Material from a data source:
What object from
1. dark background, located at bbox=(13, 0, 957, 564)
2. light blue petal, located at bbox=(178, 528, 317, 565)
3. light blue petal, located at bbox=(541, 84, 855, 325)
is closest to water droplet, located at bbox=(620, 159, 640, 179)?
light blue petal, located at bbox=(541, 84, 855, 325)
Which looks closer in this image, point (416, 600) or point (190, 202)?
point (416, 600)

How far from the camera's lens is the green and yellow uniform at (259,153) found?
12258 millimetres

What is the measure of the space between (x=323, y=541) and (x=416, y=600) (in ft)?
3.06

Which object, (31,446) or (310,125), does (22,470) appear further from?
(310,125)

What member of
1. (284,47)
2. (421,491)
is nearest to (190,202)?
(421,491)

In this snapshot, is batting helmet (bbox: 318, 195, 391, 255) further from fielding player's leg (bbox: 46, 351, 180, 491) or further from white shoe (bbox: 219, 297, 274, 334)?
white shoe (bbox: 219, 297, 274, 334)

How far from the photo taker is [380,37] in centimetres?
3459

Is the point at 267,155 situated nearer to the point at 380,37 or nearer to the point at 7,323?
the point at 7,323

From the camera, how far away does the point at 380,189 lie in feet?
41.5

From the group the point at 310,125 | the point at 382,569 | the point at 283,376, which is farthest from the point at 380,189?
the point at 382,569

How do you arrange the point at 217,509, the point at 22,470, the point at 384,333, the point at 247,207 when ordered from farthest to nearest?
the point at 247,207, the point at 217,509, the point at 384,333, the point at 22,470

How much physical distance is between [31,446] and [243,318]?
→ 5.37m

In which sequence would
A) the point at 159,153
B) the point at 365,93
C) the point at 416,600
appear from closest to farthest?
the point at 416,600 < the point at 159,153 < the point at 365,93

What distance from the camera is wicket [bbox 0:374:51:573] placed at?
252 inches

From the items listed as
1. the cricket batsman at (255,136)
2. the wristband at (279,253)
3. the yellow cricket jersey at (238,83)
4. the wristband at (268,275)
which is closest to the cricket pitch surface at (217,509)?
...
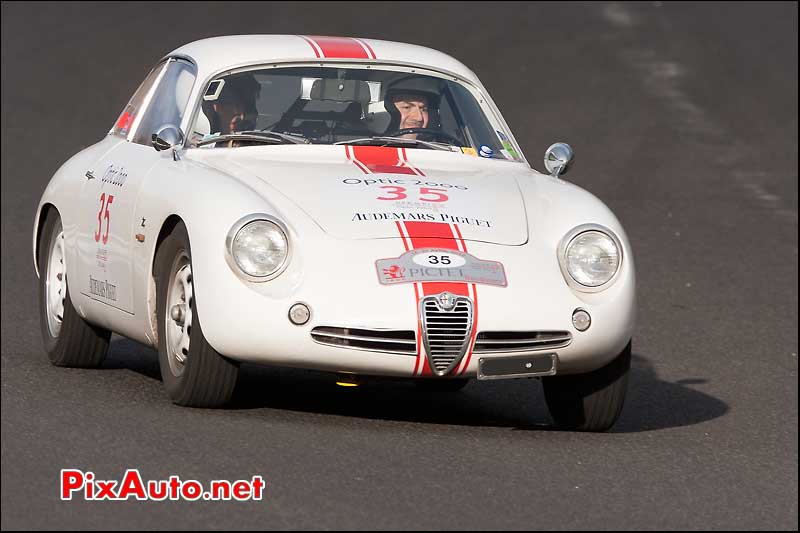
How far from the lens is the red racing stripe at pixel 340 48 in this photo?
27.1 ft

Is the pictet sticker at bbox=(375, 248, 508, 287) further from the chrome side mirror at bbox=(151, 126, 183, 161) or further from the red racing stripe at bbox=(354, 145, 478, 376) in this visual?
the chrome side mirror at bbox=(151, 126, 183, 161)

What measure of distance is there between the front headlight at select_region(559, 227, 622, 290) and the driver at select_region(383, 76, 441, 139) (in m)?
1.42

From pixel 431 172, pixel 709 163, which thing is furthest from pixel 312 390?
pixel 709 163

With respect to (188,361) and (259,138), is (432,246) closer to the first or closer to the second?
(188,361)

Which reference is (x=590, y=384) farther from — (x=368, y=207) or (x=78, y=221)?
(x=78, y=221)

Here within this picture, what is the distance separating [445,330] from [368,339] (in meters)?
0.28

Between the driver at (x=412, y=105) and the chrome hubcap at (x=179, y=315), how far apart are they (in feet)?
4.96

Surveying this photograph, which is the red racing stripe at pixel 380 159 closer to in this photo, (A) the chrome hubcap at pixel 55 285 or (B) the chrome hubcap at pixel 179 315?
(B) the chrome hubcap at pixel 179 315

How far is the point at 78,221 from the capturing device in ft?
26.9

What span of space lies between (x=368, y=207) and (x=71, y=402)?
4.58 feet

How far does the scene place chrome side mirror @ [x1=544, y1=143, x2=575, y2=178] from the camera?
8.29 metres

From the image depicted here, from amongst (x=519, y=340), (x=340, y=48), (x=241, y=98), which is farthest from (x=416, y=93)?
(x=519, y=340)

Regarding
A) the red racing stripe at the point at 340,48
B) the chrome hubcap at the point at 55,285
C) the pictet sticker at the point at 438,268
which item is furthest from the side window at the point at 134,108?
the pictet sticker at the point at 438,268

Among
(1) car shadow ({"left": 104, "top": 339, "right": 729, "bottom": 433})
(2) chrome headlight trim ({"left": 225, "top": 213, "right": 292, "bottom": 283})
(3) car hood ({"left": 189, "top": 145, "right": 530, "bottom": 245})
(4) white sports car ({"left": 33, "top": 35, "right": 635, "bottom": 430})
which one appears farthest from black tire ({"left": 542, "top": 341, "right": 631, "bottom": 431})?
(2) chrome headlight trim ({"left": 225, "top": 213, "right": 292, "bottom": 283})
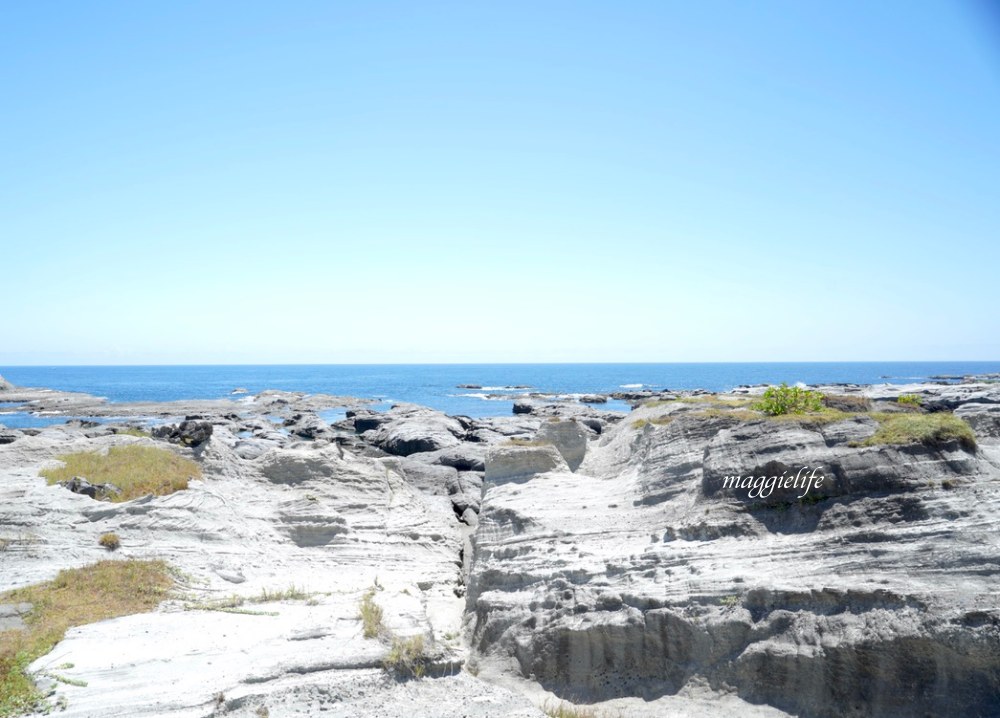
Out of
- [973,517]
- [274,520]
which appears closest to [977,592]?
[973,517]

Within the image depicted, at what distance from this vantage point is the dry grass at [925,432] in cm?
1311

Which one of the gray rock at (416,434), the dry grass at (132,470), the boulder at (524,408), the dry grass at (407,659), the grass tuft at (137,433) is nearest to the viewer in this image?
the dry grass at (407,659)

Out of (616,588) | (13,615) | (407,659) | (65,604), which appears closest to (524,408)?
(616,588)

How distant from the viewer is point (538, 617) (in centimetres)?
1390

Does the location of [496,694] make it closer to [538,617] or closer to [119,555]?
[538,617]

THE PROBLEM: Copy out the lines of the material word for word, starting with the line that contains "From the items listed as" and continuing through the line that contains "which is closest", including both.

OUTPUT FOR THIS EXERCISE:
From the items listed as
1. the cricket batsman at (255,136)
2. the wristband at (279,253)
3. the yellow cricket jersey at (238,83)
4. the wristband at (268,275)
which is closest to the cricket pitch surface at (217,509)?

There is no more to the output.